After back-to-back films in the franchise that could easily be classified as bad*, Tom Cruise & Co. enlisted Brad Bird from the Pixar stable of directors. Despite the fact that he was stepping out of the world of the animated film for the first time, Bird succeeded in righting the ship.
*I suppose M:I:II could have been all right if one had never seen Alfred Hitchcock's Notorious, from which the entire plot is essentially stolen...
Now, if you have seen any of the other Mission: Impossible films, you know what you're getting. The one thing that is consistent throughout is that the films send the team down a path with unpredictable twists and turns in which information (at least from the standpoint of the audience) is often doled out after an event to clarify what has passed. It is an effective means of keeping the audience on edge but is, on the basest of levels, manipulative.
While Ghost Protocol does not break the chain of manipulation, it is more interesting along the way.
I could prattle on about various plot points but doing so wouldn't be of much use. Ethan Hunt (Cruise) and Benji Dunn (Simon Pegg) are back with Agents Jane Carter (Paula Patton) and William Brandt (Jeremy Renner), and they're off doing their crazy-ass shit. Luckily this one culls all the unintelligible/uninteresting nonsense from the previous installments, treating the viewer to a relatively taut 133 minute action flick.

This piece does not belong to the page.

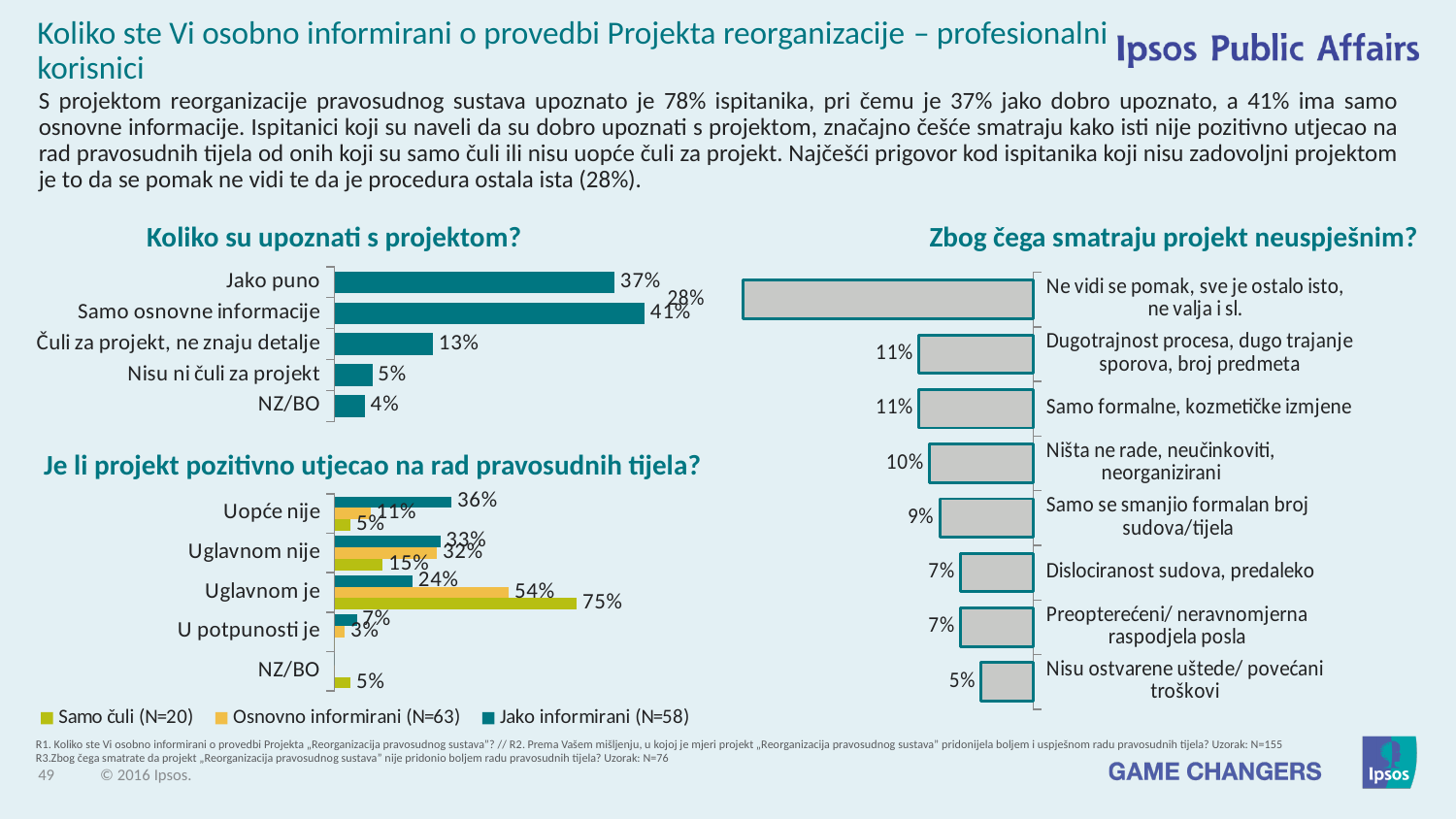
In the chart 'Zbog čega smatraju projekt neuspješnim?', which category has the lowest value? Nisu ostvarene uštede/ povećani troškovi In the chart 'Koliko su upoznati s projektom?', what is the value for 'Jako puno'? 37% In the chart 'Je li projekt pozitivno utjecao na rad pravosudnih tijela?', which series has the larger value for 'Uglavnom je': 'Osnovno informirani (N=63)' or 'Jako informirani (N=58)'? Osnovno informirani (N=63) What type of chart is 'Zbog čega smatraju projekt neuspješnim?'? Bar chart How many categories are shown in the chart 'Koliko su upoznati s projektom?'? 5 In the chart 'Koliko su upoznati s projektom?', what is the difference between 'Samo osnovne informacije' and 'Čuli za projekt, ne znaju detalje'? 28% In the chart 'Zbog čega smatraju projekt neuspješnim?', what is the value for 'Dislociranost sudova, predaleko'? 7% In the chart 'Koliko su upoznati s projektom?', which category has the lowest value? NZ/BO In the chart 'Je li projekt pozitivno utjecao na rad pravosudnih tijela?', what is the value for 'Uglavnom je' in the 'Samo čuli (N=20)' series? 75% In the chart 'Je li projekt pozitivno utjecao na rad pravosudnih tijela?', what is the value for 'Uopće nije' in the 'Jako informirani (N=58)' series? 36% In the chart 'Koliko su upoznati s projektom?', which category has the highest value? Samo osnovne informacije How many series does the legend list for the chart 'Je li projekt pozitivno utjecao na rad pravosudnih tijela?'? 3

The high point of the film is the absolutely insane scene on the Burj Khalifa in Dubai. The sequence is one of the most affective action scenes in recent memory. Having not even seen it on IMAX, it is intensely nerve wracking and actually induces physical discomfort while watching it while no blood is shed. The fact that Cruise does these stunts himself is nuts. There are other action sequences of note, particularly the one that pits Cruise against the team's nemesis in the film Kurt Hendricks (Michael Nyqvist) in that vending machine cylindrical parking tower in Mumbai, but the Burj Khalifa scene is exhilarating.
It's so exhilarating in fact that by the end of the film and the lifting of nearly all emotional weight that had been carried throughout the first two hours of the film in one fell swoop you don't even care that you spent that much time worrying about something that didn't matter. That's certainly a credit to the film. It's been nearly a week since I saw it, and I'm still pretty goddamned enamored with that balls to the wall scene on the side of the world's tallest building.